#### What to do
Please set down only the lines from the one containing "Label granularity: sequence-level." through the end of the entries below, exactly, minus any pictures.

++++ Given records ++++

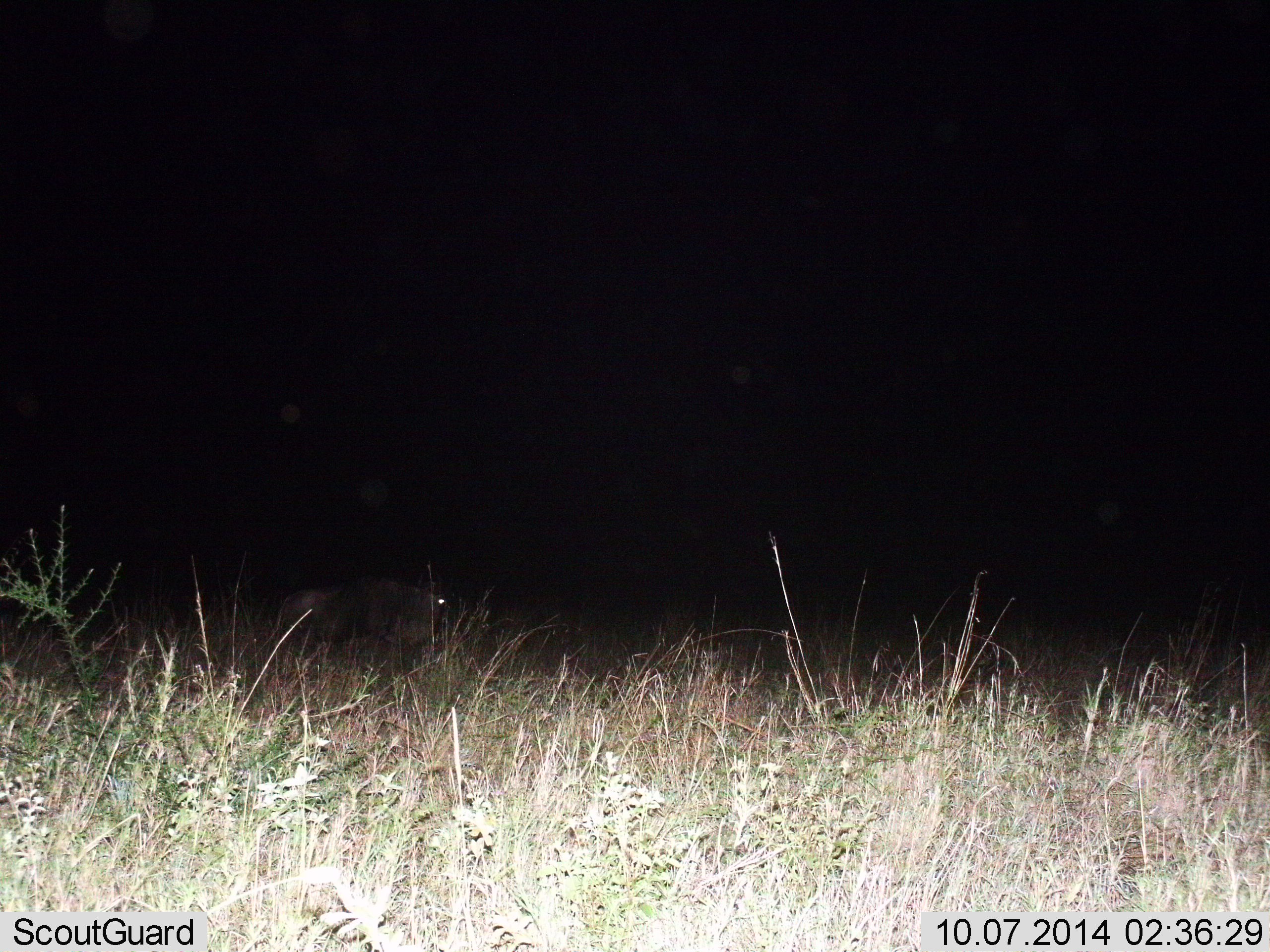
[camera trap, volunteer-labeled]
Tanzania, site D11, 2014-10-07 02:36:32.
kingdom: Animalia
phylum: Chordata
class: Mammalia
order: Artiodactyla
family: Bovidae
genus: Connochaetes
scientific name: Connochaetes taurinus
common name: blue wildebeest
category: wildebeest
Wildebeest (blue wildebeest) (Connochaetes taurinus), count 1. Behavior (volunteer vote fractions): standing 64%, resting 0%, moving 36%, interacting 0%. Young present (vote fraction): 0%. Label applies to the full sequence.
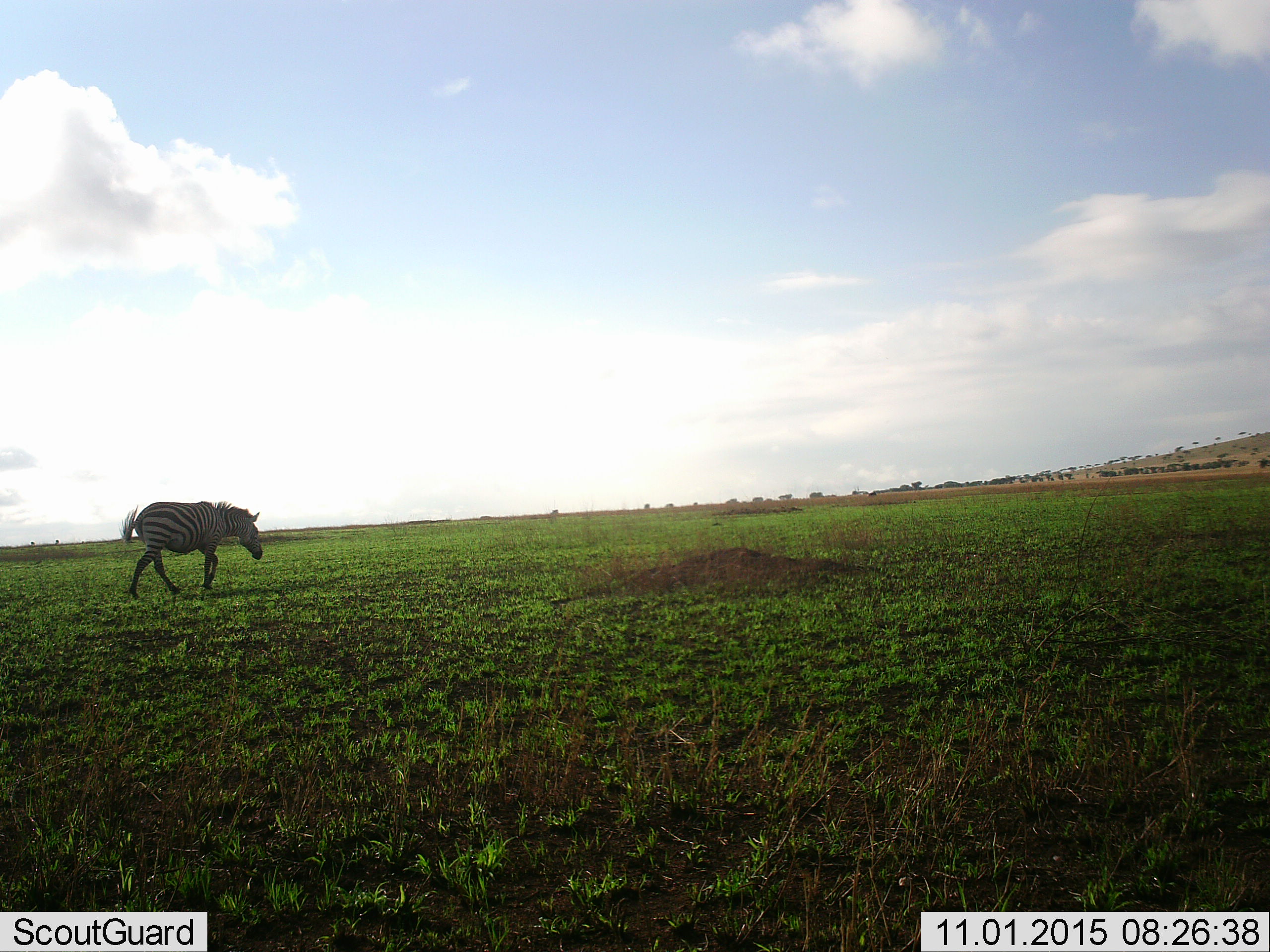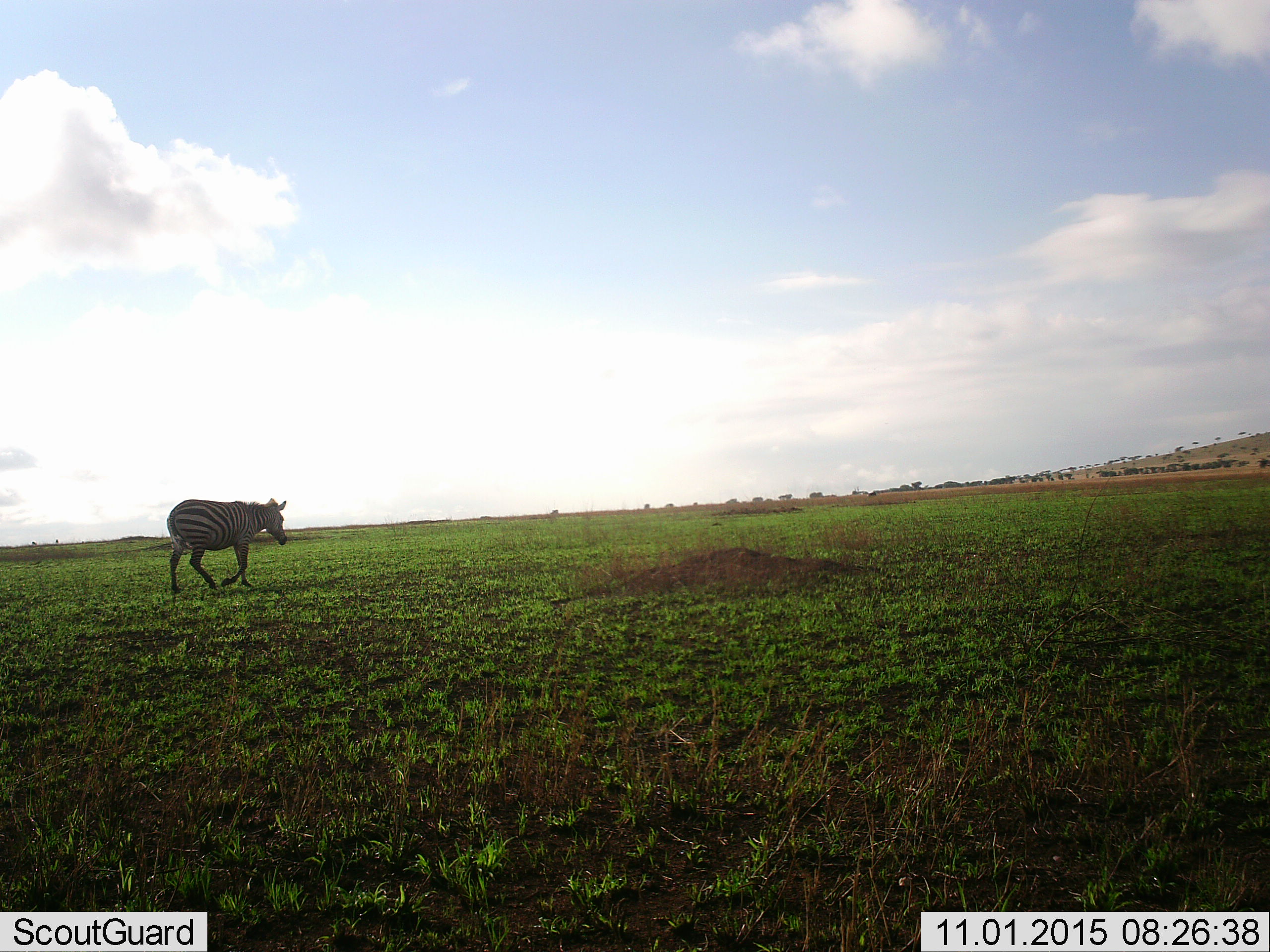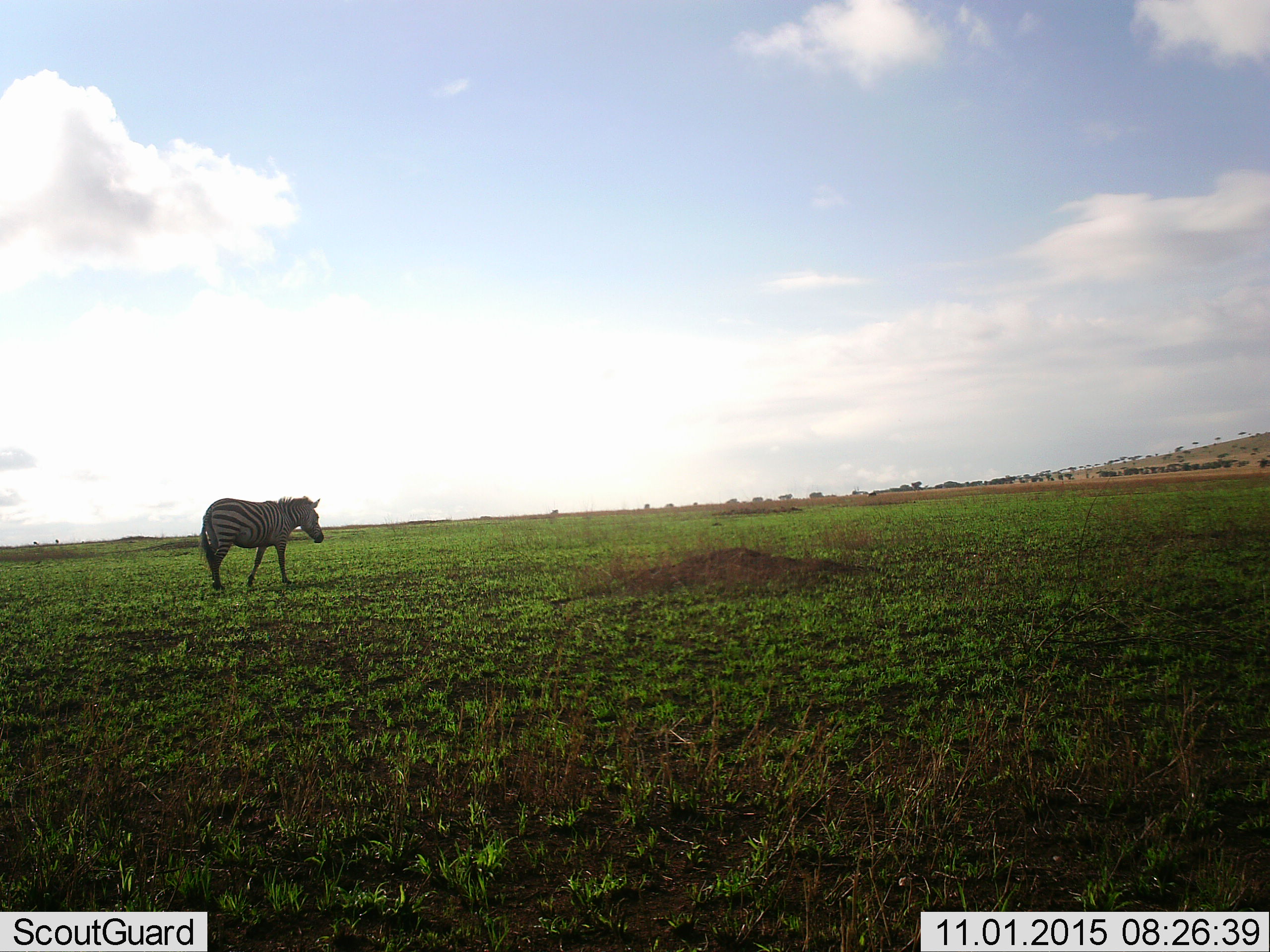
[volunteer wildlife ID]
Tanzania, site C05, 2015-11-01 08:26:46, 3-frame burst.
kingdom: Animalia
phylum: Chordata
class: Mammalia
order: Perissodactyla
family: Equidae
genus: Equus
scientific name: Equus quagga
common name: plains zebra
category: zebra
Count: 1.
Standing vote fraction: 7%.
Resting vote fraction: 0%.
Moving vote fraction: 100%.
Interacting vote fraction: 0%.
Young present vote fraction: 0%.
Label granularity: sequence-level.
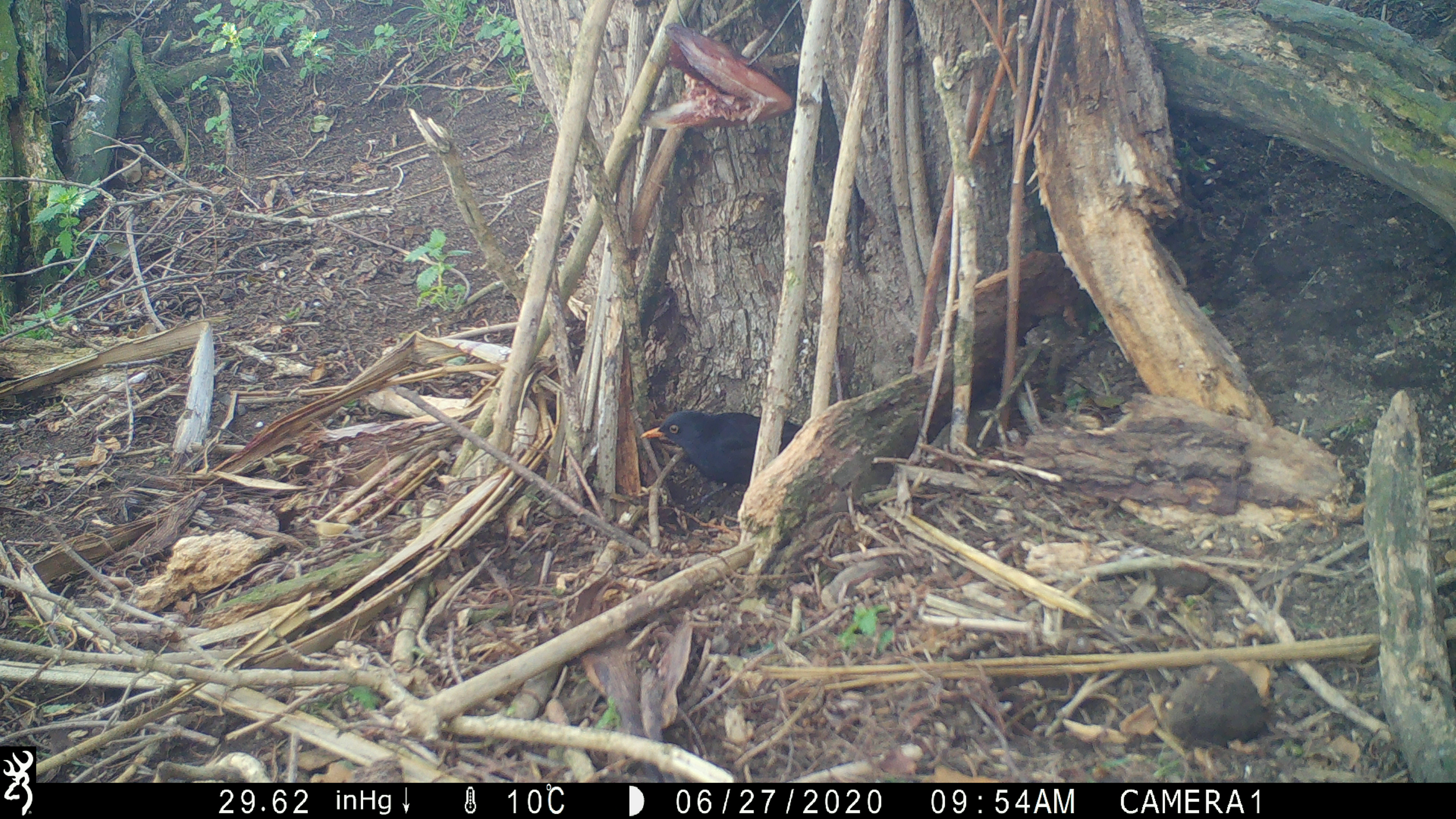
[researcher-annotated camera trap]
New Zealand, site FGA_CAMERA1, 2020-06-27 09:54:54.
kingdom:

++++

#### Solved problem
Label granularity: sequence-level.
[researcher-annotated camera trap]
New Zealand, site FGA_CAMERA1, 2020-06-27 09:54:54.
kingdom:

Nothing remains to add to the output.